R provides a wide range of functions for obtaining summary statistics. One method of obtaining descriptive statistics is to use the summary( ) function. This function is automatically applied to each column, and it calculates:
For example, we get the descriptive statistics of
wage1
:
summary(wage1)
## wage educ exper tenure
## Min. : 0.530 Min. : 0.00 Min. : 1.00 Min. : 0.000
## 1st Qu.: 3.330 1st Qu.:12.00 1st Qu.: 5.00 1st Qu.: 0.000
## Median : 4.650 Median :12.00 Median :13.50 Median : 2.000
## Mean : 5.896 Mean :12.56 Mean :17.02 Mean : 5.105
## 3rd Qu.: 6.880 3rd Qu.:14.00 3rd Qu.:26.00 3rd Qu.: 7.000
## Max. :24.980 Max. :18.00 Max. :51.00 Max. :44.000
## nonwhite female married numdep
## Min. :0.0000 Min. :0.0000 Min. :0.0000 Min. :0.000
## 1st Qu.:0.0000 1st Qu.:0.0000 1st Qu.:0.0000 1st Qu.:0.000
## Median :0.0000 Median :0.0000 Median :1.0000 Median :1.000
## Mean :0.1027 Mean :0.4791 Mean :0.6084 Mean :1.044
## 3rd Qu.:0.0000 3rd Qu.:1.0000 3rd Qu.:1.0000 3rd Qu.:2.000
## Max. :1.0000 Max. :1.0000 Max. :1.0000 Max. :6.000
## smsa northcen south west
## Min. :0.0000 Min. :0.000 Min. :0.0000 Min. :0.0000
## 1st Qu.:0.0000 1st Qu.:0.000 1st Qu.:0.0000 1st Qu.:0.0000
## Median :1.0000 Median :0.000 Median :0.0000 Median :0.0000
## Mean :0.7224 Mean :0.251 Mean :0.3555 Mean :0.1692
## 3rd Qu.:1.0000 3rd Qu.:0.750 3rd Qu.:1.0000 3rd Qu.:0.0000
## Max. :1.0000 Max. :1.000 Max. :1.0000 Max. :1.0000
## construc ndurman trcommpu trade
## Min. :0.00000 Min. :0.0000 Min. :0.00000 Min. :0.0000
## 1st Qu.:0.00000 1st Qu.:0.0000 1st Qu.:0.00000 1st Qu.:0.0000
## Median :0.00000 Median :0.0000 Median :0.00000 Median :0.0000
## Mean :0.04563 Mean :0.1141 Mean :0.04373 Mean :0.2871
## 3rd Qu.:0.00000 3rd Qu.:0.0000 3rd Qu.:0.00000 3rd Qu.:1.0000
## Max. :1.00000 Max. :1.0000 Max. :1.00000 Max. :1.0000
## services profserv profocc clerocc
## Min. :0.0000 Min. :0.0000 Min. :0.0000 Min. :0.0000
## 1st Qu.:0.0000 1st Qu.:0.0000 1st Qu.:0.0000 1st Qu.:0.0000
## Median :0.0000 Median :0.0000 Median :0.0000 Median :0.0000
## Mean :0.1008 Mean :0.2586 Mean :0.3669 Mean :0.1673
## 3rd Qu.:0.0000 3rd Qu.:1.0000 3rd Qu.:1.0000 3rd Qu.:0.0000
## Max. :1.0000 Max. :1.0000 Max. :1.0000 Max. :1.0000
## servocc lwage expersq tenursq
## Min. :0.0000 Min. :-0.6349 Min. : 1.0 Min. : 0.00
## 1st Qu.:0.0000 1st Qu.: 1.2030 1st Qu.: 25.0 1st Qu.: 0.00
## Median :0.0000 Median : 1.5369 Median : 182.5 Median : 4.00
## Mean :0.1407 Mean : 1.6233 Mean : 473.4 Mean : 78.15
## 3rd Qu.:0.0000 3rd Qu.: 1.9286 3rd Qu.: 676.0 3rd Qu.: 49.00
## Max. :1.0000 Max. : 3.2181 Max. :2601.0 Max. :1936.00
We can also get the summary statistics of a single column:
summary(wage1$educ)
## Min. 1st Qu. Median Mean 3rd Qu.
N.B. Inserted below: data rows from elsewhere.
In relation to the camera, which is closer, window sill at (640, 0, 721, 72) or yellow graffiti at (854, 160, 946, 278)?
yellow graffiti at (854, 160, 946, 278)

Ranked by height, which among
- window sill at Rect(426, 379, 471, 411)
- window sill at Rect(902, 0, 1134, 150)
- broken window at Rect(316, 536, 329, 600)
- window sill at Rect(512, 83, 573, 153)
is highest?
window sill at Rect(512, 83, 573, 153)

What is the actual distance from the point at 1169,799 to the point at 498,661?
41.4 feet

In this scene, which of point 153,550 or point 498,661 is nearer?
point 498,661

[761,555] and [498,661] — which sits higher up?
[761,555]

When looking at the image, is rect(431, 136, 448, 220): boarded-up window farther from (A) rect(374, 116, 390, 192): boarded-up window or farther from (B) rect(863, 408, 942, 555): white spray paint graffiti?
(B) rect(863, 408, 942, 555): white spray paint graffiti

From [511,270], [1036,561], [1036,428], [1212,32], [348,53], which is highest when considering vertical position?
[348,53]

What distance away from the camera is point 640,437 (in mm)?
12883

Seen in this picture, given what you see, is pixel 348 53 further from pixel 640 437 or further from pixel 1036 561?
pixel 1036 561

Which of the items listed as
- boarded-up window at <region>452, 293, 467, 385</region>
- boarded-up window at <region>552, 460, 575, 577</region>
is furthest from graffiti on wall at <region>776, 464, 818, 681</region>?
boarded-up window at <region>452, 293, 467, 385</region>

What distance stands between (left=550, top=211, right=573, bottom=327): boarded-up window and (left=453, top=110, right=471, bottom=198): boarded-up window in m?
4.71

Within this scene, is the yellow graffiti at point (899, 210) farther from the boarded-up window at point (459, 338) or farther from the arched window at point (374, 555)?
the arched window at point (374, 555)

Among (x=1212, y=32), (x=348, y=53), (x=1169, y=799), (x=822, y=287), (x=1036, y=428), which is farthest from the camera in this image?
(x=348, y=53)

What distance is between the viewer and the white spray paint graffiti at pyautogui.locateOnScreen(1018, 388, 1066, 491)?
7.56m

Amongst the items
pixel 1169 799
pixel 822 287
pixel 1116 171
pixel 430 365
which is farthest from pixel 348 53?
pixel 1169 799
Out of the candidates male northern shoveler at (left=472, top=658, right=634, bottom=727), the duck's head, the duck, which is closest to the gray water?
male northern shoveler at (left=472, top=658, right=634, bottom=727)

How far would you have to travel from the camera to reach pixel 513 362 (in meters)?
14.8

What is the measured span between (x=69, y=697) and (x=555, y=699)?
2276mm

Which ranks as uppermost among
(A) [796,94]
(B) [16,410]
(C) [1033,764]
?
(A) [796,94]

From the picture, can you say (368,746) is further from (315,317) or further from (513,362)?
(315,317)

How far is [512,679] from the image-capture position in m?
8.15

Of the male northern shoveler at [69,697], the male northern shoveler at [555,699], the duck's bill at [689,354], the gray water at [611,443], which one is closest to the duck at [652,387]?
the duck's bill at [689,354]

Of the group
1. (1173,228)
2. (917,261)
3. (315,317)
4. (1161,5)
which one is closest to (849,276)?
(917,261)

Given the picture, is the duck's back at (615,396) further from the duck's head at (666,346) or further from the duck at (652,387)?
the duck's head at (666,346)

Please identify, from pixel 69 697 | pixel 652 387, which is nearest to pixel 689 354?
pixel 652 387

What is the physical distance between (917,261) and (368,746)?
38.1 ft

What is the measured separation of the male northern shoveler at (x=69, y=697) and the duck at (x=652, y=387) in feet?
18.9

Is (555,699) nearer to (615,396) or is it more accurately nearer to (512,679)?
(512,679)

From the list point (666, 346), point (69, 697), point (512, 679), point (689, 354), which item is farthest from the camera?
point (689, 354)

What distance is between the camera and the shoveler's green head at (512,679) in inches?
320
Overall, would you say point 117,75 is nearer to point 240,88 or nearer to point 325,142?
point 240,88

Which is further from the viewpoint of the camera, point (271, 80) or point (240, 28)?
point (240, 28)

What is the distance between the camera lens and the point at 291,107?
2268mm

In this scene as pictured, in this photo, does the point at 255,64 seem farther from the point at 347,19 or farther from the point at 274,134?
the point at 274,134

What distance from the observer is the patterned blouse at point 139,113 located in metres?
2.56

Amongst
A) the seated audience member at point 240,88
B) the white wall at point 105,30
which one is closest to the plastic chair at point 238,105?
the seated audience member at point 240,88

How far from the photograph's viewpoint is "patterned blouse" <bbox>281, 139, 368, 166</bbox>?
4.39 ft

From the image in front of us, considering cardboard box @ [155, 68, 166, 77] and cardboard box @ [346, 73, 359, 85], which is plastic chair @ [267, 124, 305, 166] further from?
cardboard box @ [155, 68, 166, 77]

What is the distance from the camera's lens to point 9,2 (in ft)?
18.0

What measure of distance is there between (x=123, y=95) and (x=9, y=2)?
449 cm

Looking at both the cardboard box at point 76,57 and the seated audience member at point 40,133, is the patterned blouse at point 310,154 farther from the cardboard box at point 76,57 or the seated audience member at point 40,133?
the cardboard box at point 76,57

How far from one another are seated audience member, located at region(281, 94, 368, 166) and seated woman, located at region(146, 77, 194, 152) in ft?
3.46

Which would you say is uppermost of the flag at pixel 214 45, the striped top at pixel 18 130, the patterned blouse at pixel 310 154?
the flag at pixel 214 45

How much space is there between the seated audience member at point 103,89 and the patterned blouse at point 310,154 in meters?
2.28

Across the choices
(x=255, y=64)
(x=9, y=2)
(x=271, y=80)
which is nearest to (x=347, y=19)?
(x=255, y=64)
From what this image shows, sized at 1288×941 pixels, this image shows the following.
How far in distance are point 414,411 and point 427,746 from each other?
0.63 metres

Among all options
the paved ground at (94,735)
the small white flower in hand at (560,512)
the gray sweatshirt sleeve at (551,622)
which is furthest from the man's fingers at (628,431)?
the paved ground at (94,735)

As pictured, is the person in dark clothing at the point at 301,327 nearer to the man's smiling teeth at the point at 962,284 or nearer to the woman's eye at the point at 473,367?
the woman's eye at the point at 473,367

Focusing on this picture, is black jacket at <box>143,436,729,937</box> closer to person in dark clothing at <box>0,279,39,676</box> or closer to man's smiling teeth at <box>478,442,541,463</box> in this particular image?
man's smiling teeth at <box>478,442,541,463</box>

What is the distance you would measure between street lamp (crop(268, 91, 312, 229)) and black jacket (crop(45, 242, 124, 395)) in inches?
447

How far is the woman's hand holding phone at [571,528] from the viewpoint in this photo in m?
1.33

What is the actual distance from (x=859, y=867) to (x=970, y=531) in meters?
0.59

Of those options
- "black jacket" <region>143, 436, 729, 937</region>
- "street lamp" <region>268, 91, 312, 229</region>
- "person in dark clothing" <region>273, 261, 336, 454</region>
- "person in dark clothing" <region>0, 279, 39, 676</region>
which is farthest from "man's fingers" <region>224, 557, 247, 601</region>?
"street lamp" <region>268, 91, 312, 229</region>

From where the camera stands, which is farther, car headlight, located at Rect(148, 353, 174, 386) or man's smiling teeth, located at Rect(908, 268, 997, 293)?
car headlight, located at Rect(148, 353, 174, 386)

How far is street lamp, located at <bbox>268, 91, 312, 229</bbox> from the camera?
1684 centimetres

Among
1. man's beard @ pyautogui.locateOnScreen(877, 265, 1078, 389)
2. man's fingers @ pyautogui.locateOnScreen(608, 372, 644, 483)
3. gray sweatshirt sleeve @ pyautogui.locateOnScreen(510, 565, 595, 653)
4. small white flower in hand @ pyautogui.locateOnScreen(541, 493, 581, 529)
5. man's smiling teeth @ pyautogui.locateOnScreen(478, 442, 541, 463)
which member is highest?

Max.
## 0.00 12.00 12.00 12.56 14.00 18.00
Exercise-E:
- What is the sample variance of “educ” in the
wage1
dataset? (Hint: Use var( ).)- What is the sample correlation between “educ” and “wage” in the
wage1
dataset? (Hint: Use cor( ).)- What is the number of observations that have more than 12 years of eduction?
Suppose we are interested in the relationship between years of
education and wage. Is it positive? Negative? Linear? Nonlinear? You can
test your answer with the wage1
data frame. Let
educ
on the x-axis and wage
on the y-axis:
plot(x=wage1$educ,
y=wage1$wage,
main="The relationship b/t educ and wage", # title of the plot
xlab="years of education", # label for x-axis
ylab="wage")
Another popular function used to get a plot is ggplot( ) in the ggplot2
package. In fact, R has several systems for making graphs, but
ggplot2
is one of the most elegant and most versatile.
ggplot2
implements the grammar of graphics, a coherent
system for describing and building graphs. With ggplot2
,
you can do more faster by learning one system and applying it in many
places. If you’d like to learn more about the theoretical underpinnings
of ggplot2
before you start, I’d recommend reading “The Layered
Grammar of Graphics”.
library(ggplot2)
ggplot(data = wage1) +
geom_point(mapping = aes(x = educ, y = wage))
Exercise-F:
- Make a scatterplot of
exper
vswage
, and discuss the relationship between years of experience and average hourly earnings.- At every level of education, is there any gender wage gap?